The COVID-19 pandemic highlights a limitation of laboratory-based testing for the SARS-CoV-2 coronavirus in that it does not scale with a sudden and dramatic increase in volume. Laboratory tests, often based on quantitative polymerase chain reaction (qPCR), require equipment, time, expertise and infrastructure, resulting in severe logistical challenges and ultimately resulting in inadequate testing. There is a critical need for diagnostics that can be rapidly deployed at the point-of-need (PON) to enable global surveillance of infectious diseases. Towards addressing this need, this project incorporates a new CRISPR-based approach called CRISPR Isothermal Amplification (CIA) that enables one-pot diagnostic amplification and detection of the SARC-CoV-2 virus at ambient temperatures. This scheme builds off innovations in cell-free synthetic biology and biosensing that enable rapid, low-cost, and PON detection of chemical contaminants and viral pathogens. The platform technology under development could serve several purposes from a quick-screen technology to inform triage and isolation strategies, to a clinical test used on the front lines. There is also the potential for the technology to eventually serve as an at-home test to help inform which subpopulations and sectors of the economy could safely return to productivity towards the end of the pandemic. In addition, the test has the flexibility to be rapidly reprogrammed to detect new emerging pathogens. This work is pursued in close collaboration with a commercial partner, Stemloop, Inc., in order to quickly transition the technology for manufacturing, deployment, and distribution.
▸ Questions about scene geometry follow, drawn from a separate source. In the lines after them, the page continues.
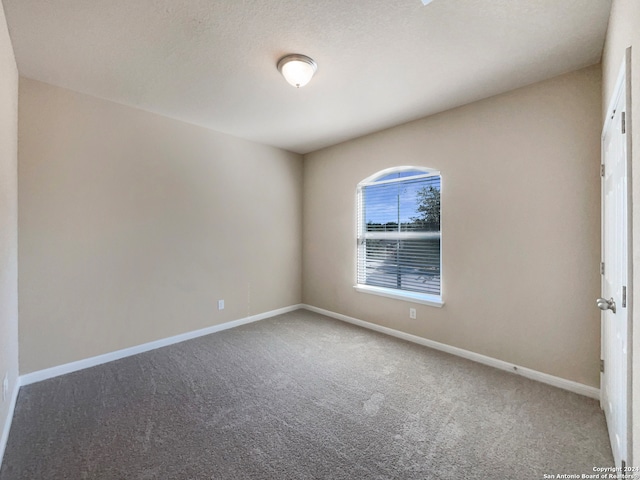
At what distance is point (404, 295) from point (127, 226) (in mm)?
3340

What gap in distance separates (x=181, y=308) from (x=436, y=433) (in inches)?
119

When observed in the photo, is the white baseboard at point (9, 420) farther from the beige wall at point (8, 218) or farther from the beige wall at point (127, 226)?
the beige wall at point (127, 226)

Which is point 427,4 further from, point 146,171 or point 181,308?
point 181,308

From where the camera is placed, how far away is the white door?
1.34 meters

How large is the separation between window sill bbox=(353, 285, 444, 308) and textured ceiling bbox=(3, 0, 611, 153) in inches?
85.3

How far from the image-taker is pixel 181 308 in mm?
3453

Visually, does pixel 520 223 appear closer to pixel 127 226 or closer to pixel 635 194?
pixel 635 194

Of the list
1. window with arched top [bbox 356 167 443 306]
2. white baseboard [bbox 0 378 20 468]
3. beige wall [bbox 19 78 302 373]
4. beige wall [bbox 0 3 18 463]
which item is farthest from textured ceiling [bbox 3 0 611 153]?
white baseboard [bbox 0 378 20 468]

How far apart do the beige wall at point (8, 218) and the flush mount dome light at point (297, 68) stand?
174cm

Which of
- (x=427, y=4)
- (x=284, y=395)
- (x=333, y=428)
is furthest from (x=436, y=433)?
(x=427, y=4)

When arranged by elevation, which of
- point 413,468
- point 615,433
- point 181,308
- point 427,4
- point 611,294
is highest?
point 427,4

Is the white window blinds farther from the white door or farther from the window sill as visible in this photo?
the white door

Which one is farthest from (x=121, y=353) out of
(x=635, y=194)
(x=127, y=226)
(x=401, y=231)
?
A: (x=635, y=194)

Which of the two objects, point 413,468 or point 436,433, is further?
point 436,433
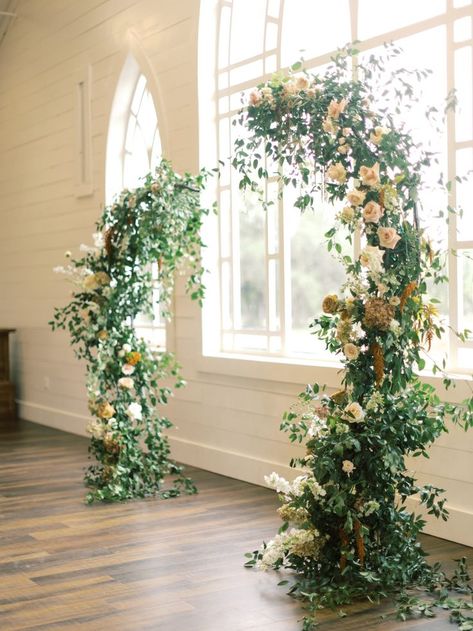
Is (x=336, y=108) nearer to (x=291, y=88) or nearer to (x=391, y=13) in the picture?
(x=291, y=88)

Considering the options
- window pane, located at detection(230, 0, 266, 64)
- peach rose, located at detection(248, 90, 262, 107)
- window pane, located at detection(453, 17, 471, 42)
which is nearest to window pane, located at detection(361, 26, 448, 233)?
window pane, located at detection(453, 17, 471, 42)

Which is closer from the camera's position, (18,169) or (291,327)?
(291,327)

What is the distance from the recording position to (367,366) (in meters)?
3.80

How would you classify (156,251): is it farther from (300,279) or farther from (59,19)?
(59,19)

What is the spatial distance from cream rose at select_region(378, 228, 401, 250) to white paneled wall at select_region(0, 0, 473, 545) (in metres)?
1.18

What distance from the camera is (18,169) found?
9.41 m

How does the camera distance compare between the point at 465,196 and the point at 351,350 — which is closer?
the point at 351,350

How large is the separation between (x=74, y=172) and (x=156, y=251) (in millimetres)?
2910

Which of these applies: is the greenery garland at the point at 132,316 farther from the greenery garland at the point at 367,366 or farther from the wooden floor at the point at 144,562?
the greenery garland at the point at 367,366

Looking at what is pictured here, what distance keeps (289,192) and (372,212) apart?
6.91 feet

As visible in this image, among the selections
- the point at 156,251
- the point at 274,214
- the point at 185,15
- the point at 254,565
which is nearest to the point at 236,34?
the point at 185,15

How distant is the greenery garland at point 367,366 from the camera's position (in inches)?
144

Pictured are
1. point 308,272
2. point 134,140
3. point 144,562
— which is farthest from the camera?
point 134,140

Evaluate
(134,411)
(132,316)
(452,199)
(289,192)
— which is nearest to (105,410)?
(134,411)
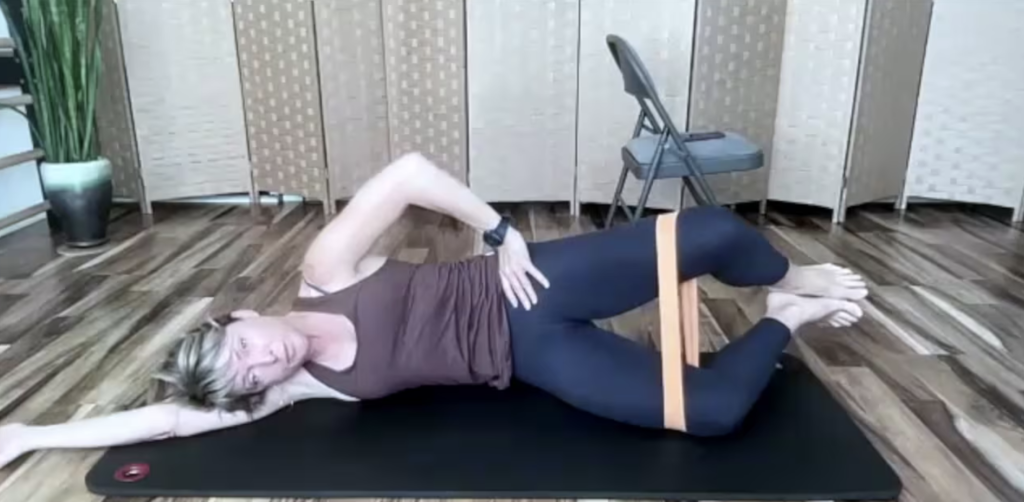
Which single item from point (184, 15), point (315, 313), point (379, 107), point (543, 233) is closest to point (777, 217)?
point (543, 233)

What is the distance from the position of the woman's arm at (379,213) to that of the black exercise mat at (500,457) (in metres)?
0.33

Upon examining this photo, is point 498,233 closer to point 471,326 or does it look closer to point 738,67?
point 471,326

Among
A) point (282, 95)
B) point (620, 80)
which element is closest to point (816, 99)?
point (620, 80)

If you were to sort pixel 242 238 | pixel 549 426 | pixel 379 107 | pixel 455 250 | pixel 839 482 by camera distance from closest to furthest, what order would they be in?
pixel 839 482
pixel 549 426
pixel 455 250
pixel 242 238
pixel 379 107

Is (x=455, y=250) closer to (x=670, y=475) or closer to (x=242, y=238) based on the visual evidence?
(x=242, y=238)

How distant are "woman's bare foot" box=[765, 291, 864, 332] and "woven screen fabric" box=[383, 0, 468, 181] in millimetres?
2147

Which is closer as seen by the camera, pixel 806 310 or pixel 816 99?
pixel 806 310

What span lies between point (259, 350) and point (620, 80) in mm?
2501

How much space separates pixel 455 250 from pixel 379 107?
3.10ft

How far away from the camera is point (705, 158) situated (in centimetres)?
285

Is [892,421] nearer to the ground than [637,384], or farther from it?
nearer to the ground

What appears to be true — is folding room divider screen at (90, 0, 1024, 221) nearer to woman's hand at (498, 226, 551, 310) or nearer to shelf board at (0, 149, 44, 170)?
shelf board at (0, 149, 44, 170)

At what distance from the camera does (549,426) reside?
1.79 metres

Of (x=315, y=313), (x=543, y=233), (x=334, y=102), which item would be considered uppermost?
(x=334, y=102)
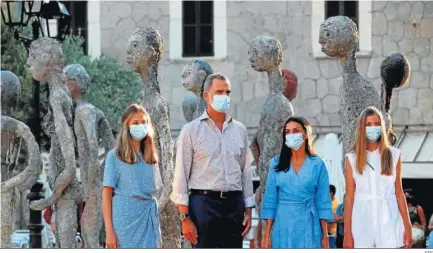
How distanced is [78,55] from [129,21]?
146cm

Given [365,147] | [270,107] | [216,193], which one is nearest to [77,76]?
[270,107]

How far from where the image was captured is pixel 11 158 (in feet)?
52.9

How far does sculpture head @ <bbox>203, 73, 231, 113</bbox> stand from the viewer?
14.4 metres

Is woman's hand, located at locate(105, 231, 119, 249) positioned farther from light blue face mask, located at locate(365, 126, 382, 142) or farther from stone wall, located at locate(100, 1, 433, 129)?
stone wall, located at locate(100, 1, 433, 129)

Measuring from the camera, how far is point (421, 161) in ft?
89.7

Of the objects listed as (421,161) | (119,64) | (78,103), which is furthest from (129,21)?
(78,103)

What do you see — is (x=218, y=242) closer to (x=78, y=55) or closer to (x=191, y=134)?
(x=191, y=134)

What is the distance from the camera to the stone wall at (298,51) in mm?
30750

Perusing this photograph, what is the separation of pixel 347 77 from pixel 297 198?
1.77 meters

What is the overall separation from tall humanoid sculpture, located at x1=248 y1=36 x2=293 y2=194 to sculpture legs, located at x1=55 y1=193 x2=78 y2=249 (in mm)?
1697

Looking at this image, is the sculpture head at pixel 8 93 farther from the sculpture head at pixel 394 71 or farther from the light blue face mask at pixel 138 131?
the sculpture head at pixel 394 71

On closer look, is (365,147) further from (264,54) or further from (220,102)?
(264,54)

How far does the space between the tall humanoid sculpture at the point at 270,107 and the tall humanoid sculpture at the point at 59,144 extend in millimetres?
1651

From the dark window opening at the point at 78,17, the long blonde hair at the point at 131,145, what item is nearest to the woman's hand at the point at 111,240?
the long blonde hair at the point at 131,145
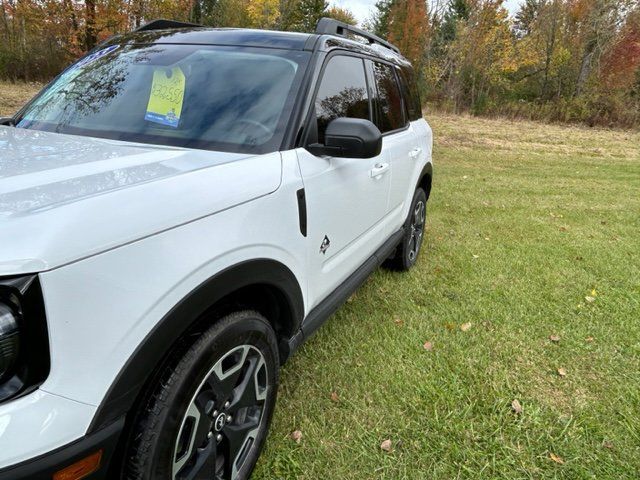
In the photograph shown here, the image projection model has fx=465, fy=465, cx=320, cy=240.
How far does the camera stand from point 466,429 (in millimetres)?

This project employs a new CRISPR Isothermal Amplification (CIA) approach to enable a one-pot amplification and detection of the SARS-CoV-2 genome in an assay for the virus. CIA uses programmed Cas 13 systems to recognize SARS-CoV-2 RNA, trigger nucleic acid amplification and create a detectable output simultaneously in the same reaction where amplification occurs. Computational models of each process are developed alongside the experimental systems and used to guide optimizations to achieve attomolar sensitivity. The method is unique in that no DNA primers are required. The amplification and detection processes are designed to take less than one hour and cost less than one dollar per test to manufacture.
This award reflects NSF's statutory mission and has been deemed worthy of support through evaluation using the Foundation's intellectual merit and broader impacts review criteria.